Opinião

Letras | A Gorda, de Isabela Figueiredo

1 jun 2023 09:28

A leitura tem de ser torrencial para acompanhar a escrita igualmente torrencial com que a narradora nos conta a sua vida

O livro saiu em 2016, mas aquele título A Gorda sempre me afastava dele. Preconceito? Medo do dramatismo? Da autocomiseração? Talvez. Até que um bom desconto no preço me convenceu a trazê-lo comigo. E li-o “de enfiada”. Trata do preconceito? Sim, muito! É dramático? Muito, mas sem dramatismos. Mas de compadecimento nada tem!

A narrativa, feita em primeira pessoa pela personagem principal (Maria Luísa), assenta em três grandes pilares por ela vividos e que se entrelaçam: o estigma da obesidade, o retorno das ex-colónias e uma história de amor não correspondido – é este último aquele que mais fundo crava a dor na protagonista.

A leitura tem de ser torrencial para acompanhar a escrita igualmente torrencial com que a narradora nos conta a sua vida embora sem qualquer unidade de tempo ou de ação. Os episódios vividos desde os seus doze anos até aos seus cinquenta e tal, bem como as várias personagens que a marcam e que ama e/ou odeia, aparecem algo emaranhados nos correntes monólogos interiores que se nos deparam.
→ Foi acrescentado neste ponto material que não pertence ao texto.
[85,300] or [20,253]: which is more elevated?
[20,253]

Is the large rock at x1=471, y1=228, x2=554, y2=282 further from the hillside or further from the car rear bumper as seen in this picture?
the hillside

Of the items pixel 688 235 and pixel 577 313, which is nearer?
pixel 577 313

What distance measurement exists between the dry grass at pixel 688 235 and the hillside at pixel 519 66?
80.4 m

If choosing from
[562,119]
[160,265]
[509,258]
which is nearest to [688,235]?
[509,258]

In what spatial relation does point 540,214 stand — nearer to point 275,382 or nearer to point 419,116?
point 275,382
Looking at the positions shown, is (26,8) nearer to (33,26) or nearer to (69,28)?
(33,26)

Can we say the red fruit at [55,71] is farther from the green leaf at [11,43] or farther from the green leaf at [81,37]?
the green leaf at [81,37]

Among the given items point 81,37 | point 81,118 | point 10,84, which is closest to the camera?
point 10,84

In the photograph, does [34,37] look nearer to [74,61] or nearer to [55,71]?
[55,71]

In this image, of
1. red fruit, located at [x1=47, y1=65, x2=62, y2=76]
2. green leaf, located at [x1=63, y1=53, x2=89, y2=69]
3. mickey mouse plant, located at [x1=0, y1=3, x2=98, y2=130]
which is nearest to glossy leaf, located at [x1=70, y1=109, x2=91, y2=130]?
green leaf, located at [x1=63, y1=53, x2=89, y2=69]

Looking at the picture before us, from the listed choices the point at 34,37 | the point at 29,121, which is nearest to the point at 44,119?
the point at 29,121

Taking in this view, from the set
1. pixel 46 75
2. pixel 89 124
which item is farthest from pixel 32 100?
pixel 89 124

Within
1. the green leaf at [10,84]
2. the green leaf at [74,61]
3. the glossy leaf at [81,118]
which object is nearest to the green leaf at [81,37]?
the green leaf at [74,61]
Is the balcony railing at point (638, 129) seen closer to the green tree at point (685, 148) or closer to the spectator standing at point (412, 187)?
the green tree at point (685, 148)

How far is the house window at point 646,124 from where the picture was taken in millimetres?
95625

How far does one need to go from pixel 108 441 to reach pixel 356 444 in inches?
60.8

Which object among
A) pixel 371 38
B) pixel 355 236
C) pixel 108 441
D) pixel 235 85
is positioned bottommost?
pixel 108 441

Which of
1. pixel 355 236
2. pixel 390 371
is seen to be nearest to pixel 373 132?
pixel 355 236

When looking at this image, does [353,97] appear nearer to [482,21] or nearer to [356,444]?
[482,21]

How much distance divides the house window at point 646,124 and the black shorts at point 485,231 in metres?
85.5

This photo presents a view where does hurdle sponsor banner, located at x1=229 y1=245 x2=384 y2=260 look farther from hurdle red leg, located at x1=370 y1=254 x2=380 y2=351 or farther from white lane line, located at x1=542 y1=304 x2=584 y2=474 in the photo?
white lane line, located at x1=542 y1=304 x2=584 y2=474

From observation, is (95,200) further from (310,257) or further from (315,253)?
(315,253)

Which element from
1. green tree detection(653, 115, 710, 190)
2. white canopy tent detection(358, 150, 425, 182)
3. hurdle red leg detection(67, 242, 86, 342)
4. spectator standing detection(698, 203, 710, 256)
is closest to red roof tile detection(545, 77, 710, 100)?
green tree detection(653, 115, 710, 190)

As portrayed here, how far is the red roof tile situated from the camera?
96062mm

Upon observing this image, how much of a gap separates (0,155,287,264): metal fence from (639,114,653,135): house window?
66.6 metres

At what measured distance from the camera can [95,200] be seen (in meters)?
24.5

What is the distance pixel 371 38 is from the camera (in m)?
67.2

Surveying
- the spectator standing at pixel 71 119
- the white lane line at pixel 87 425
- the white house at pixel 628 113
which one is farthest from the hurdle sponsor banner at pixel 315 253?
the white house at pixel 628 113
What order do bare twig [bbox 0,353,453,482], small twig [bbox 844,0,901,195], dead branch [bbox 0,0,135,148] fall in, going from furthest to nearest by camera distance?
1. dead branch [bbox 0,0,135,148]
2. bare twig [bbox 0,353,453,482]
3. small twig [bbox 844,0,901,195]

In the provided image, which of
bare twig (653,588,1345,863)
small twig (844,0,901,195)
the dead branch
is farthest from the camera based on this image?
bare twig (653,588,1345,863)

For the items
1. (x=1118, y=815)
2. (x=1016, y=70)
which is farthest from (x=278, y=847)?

Há, porém, uma unidade interna na narrativa marcada pela indomável força interior de Maria Luísa e tendo como centro fulcral a casa onde vive, onde se protege e aonde sempre regressa – a casa que os papás compraram em Almada com as economias de uma vida de trabalho em Moçambique quando de lá regressaram em 1985.

Curiosamente, cada capítulo do livro tem o nome das divisões da casa: desde a “porta da entrada” até ao “hall”, passando por todas as restantes, todas elas marcadas pela presença da mamã, dona de casa exímia, que as decora com as mobílias “acumuladas em Cabora Bassa” e as plantas que despachou por barco, e do papá, um colonialista ferrenho. É a partir de cada divisão da casa que, num emaranhado temporal e emocional muito bem conseguido, e com sentimentos muito contraditórios, nos são apresentadas todas personagens que cruzam a vida de ML bem como os “safanões” que delas recebe e que lhes devolve.

Vem para a Metrópole em 75 primeiro para casa da avó nas Caldas, depois para casa da prima Fá em Alcobaça, até entrar para um colégio interno na Lourinhã. Determinadamente boa aluna e bem-comportada, afastada dos pais durante dez anos, viveu os seus amores e amizades de forma intensa e crua: Tony, a amiga do colégio, que amou e serviu com desvelo e admiração e David, um rapaz tímido e mais novo, com quem começou a estudar Filosofia e que vai ser a paixão, o amor da sua vida. Também ela vai ser a paixão da vida dele, abandonando-a, porém, por pressão do grupo por ela ser gorda.

E por isso sofre de forma dorida mas firme, conseguindo seguir em frente fortalecida (mesmo sangrando por dentro) por novos e sempre diferentes relacionamentos.

Trata-se de um romance arrojado pelas temáticas que aborda, pela natureza da protagonista, mas muito especialmente pela linguagem crua, os termos brutais que utiliza, pelas descrições impudentes de atos abjetos e de constrangedoras situações íntimas.